In regards to this soundtrack version: I really like the idea behind it and it was fairly decent in execution. Most of the time I didn't even notice the soundtrack, but when I did, I felt it was a nice touch. Other books would benefit more from soundtrack editions than this one, so I hope more are produced.
So if that sounds like what you want, then pick this book up.
The author uses horrible descriptions for things like "hungry as damn"...what is that supposed to mean? The situations that are thrust upon Jane and how she handles these situations are unbelievable. The author does not make anything in the story even half way believable and I find that I don't really care what happens to her. Cuss words are thrown in willy-nilly in what I think is an attempt to make her seem more "bad-ass" however it does the exact opposite. It reminds me of Will Smith's character in I, Robot where he tells Shia LaBeouf to stop cussing because he's bad it! The poor story along with the awful accompaniment of the so called soundtrack further makes this book extremely difficult to endure.

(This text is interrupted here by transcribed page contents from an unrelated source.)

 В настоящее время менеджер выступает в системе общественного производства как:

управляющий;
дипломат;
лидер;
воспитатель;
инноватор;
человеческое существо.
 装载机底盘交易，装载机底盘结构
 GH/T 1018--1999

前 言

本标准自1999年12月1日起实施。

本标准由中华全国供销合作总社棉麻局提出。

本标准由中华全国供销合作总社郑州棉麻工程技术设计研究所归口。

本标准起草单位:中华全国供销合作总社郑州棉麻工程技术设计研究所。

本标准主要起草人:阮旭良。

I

The sound track addition may not have been so horrid if the sound was playing at the same time the words were being spoken. Instead you got a “she could hear the motorcycles approaching her” then you got a motorcycle sound. The same thing happened for each whoop, yell, clang of metal or battle sound. Play the sound at the time the narrator is speaking the words not after as it seems like the sounds were placed there as a “see…I TOLD you they were coming closer”.

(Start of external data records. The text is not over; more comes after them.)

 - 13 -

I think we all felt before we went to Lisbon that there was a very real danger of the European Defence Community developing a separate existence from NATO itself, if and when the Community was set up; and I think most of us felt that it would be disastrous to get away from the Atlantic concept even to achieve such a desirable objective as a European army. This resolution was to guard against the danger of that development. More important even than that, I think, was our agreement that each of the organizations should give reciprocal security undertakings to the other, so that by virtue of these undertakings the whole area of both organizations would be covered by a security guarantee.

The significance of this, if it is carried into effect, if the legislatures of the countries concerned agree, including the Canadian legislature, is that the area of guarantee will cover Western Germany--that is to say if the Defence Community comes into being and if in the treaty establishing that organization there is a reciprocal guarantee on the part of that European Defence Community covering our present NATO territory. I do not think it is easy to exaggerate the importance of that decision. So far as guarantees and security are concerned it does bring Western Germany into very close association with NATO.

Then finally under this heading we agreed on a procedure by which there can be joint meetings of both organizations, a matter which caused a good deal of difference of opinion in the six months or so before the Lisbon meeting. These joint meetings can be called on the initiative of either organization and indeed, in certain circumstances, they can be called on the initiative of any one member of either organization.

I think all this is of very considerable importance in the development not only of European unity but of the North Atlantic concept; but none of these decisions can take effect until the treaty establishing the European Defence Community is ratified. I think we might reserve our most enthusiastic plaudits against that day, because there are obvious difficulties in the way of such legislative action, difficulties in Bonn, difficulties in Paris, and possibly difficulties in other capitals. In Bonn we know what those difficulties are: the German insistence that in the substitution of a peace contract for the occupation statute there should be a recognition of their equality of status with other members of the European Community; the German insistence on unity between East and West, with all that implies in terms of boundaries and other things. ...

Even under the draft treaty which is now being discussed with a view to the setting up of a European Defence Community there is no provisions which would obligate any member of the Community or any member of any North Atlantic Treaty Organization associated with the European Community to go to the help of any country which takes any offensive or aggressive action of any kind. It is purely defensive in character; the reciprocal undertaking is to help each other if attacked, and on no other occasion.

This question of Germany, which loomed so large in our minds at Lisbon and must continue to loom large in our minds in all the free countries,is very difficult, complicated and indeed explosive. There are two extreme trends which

I left this book unfinished and I really don't care how Jane's future played out and will never pick it back up to complete it either!
It was a great story! The sound track only made it more exciting. I didn't pick this book for myself and I probably never would have, and had very low expectations for it but it was awesome! Such a good story and easy listen, made it very hard to turn off!

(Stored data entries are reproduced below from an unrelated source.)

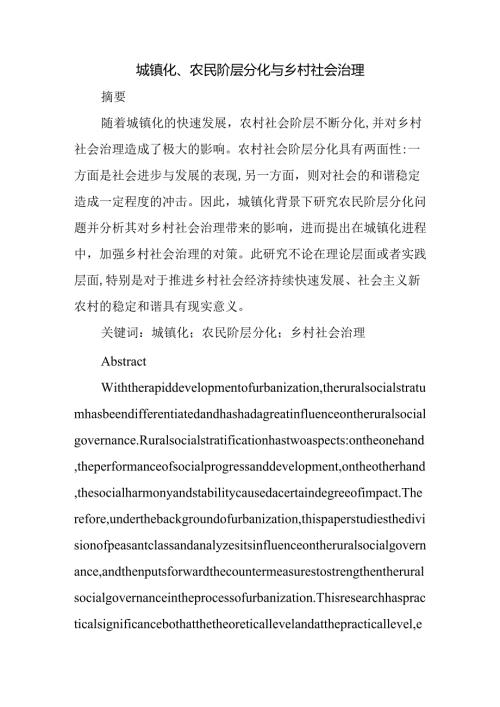 城镇化、农民阶层分化与乡村社会治理

摘要

随着城镇化的快速发展，农村社会阶层不断分化,并对乡村社会治理造成了极大的影响。农村社会阶层分化具有两面性:一方面是社会进步与发展的表现,另一方面，则对社会的和谐稳定造成一定程度的冲击。因此，城镇化背景下研究农民阶层分化问题并分析其对乡村社会治理带来的影响，进而提出在城镇化进程中，加强乡村社会治理的对策。此研究不论在理论层面或者实践层面,特别是对于推进乡村社会经济持续快速发展、社会主义新农村的稳定和谐具有现实意义。

关键词：城镇化；农民阶层分化；乡村社会治理

Abstract

Withtherapiddevelopmentofurbanization,theruralsocialstratumhasbeendifferentiatedandhashadagreatinfluenceontheruralsocialgovernance.Ruralsocialstratificationhastwoaspects:ontheonehand,theperformanceofsocialprogressanddevelopment,ontheotherhand,thesocialharmonyandstabilitycausedacertaindegreeofimpact.Therefore,underthebackgroundofurbanization,thispaperstudiesthedivisionofpeasantclassandanalyzesitsinfluenceontheruralsocialgovernance,andthenputsforwardthecountermeasurestostrengthentheruralsocialgovernanceintheprocessofurbanization.Thisresearchhaspracticalsignificancebothatthetheoreticallevelandatthepracticallevel,e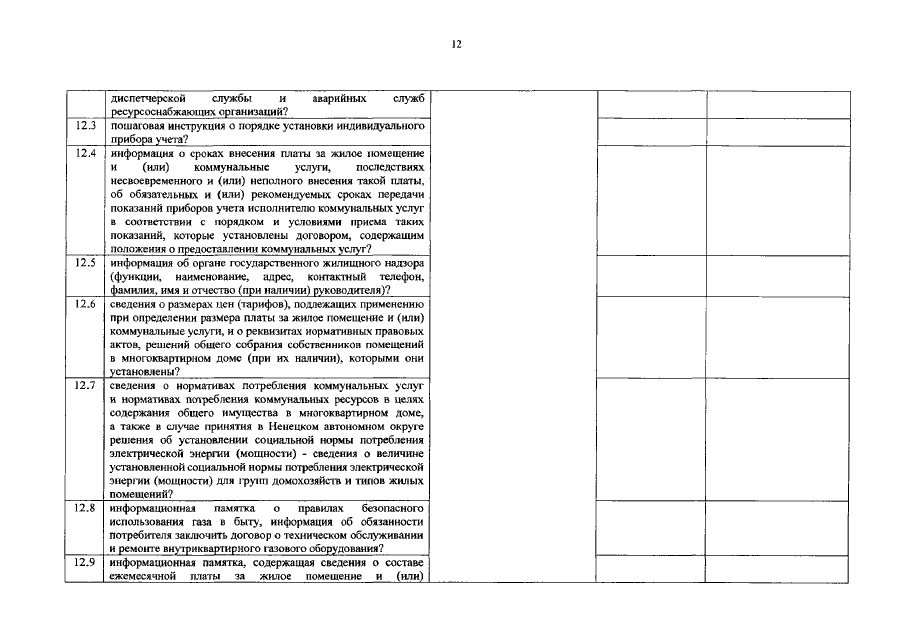 12

| | | | | |
|---|---|---|---|---|
| | диспетчерской службы и аварийных служб ресурсоснабжающих организаций? | | | |
| 12.3 | пошаговая инструкция о порядке установки индивидуального прибора учета? | | | |
| 12.4 | информация о сроках внесения платы за жилое помещение и (или) коммунальные услуги, последствиях несвоевременного и (или) неполного внесения такой платы, об обязательных и (или) рекомендуемых сроках передачи показаний приборов учета исполнителю коммунальных услуг в соответствии с порядком и условиями приема таких показаний, которые установлены договором, содержащим положения о предоставлении коммунальных услуг? | | | |
| 12.5 | информация об органе государственного жилищного надзора (функции, наименование, адрес, контактный телефон, фамилия, имя и отчество (при наличии) руководителя)? | | | |
| 12.6 | сведения о размерах цен (тарифов), подлежащих применению при определении размера платы за жилое помещение и (или) коммунальные услуги, и о реквизитах нормативных правовых актов, решений общего собрания собственников помещений в многоквартирном доме (при их наличии), которыми они установлены? | | | |
| 12.7 | сведения о нормативах потребления коммунальных услуг и нормативах потребления коммунальных ресурсов в целях содержания общего имущества в многоквартирном доме, а также в случае принятия в Ненецком автономном округе решения об установлении социальной нормы потребления электрической энергии (мощности) - сведения о величине установленной социальной нормы потребления электрической энергии (мощности) для групп домохозяйств и типов жилых помещений? | | | |
| 12.8 | информационная памятка о правилах безопасного использования газа в быту, информация об обязанности потребителя заключить договор о техническом обслуживании и ремонте внутриквартирного газового оборудования? | | | |
| 12.9 | информационная памятка, содержащая сведения о составе ежемесячной платы за жилое помещение и (или) | | | |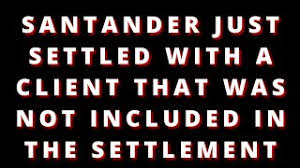 SANTANDER JUST SETTLED WITH A CLIENT THAT WAS NOT INCLUDED IN THE SETTLEMENT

To claim that this is something that Edgar Rice Burroughs would have written today and an insult to his memory.
No matter who the character it there is no excuse for the amount of swearing and sex that is contained in this book.
When the cover said it was similar to Mr. Burroughs work I had hoped this was something I could have let my children read. That will never happen. I had to cringe often just to get through the book.
The store was very similar to 'John Carter of Mars' and that was disappointing. But the store was reasonable and I did finish listening to it. But it would have been much more enjoyable without all of the swearing and sex.
The soundtrack and sound effects were distracting especially since I listen to all stories at 1.5x to 2.0x speed.
I probably wouldn't namely because I think that my odds of finding something remarkable would be better if I sought something new.
The story is definitely done in the classic adventure mold with strong references to "Princess of Mars" (at least that portion of the book that I've read). There are some standout scenes and clever turns (that in retrospect I should have seen coming). It kept me entertained.
There are some downsides though. One is the constant theme of society's double standard with how it regards identical behavior from men and women. I feel that it would have been more effective to use it once or twice. The other is the soundtrack. It is fortunately mostly absent, but I feel that it largely doesn't help when it appears. Conversely, sound-effects were used much more liberally and with more refinement and customization could have been something. I think the sound-effects were unfortunately limited to a set sound library though.
Enjoyed listening. The background noises were distracting. Definately not one to listen to with kids in the car. At first I wasn't sure I could finish, but glad I did. This book is more of an acquired taste. It was very rude and crude at times.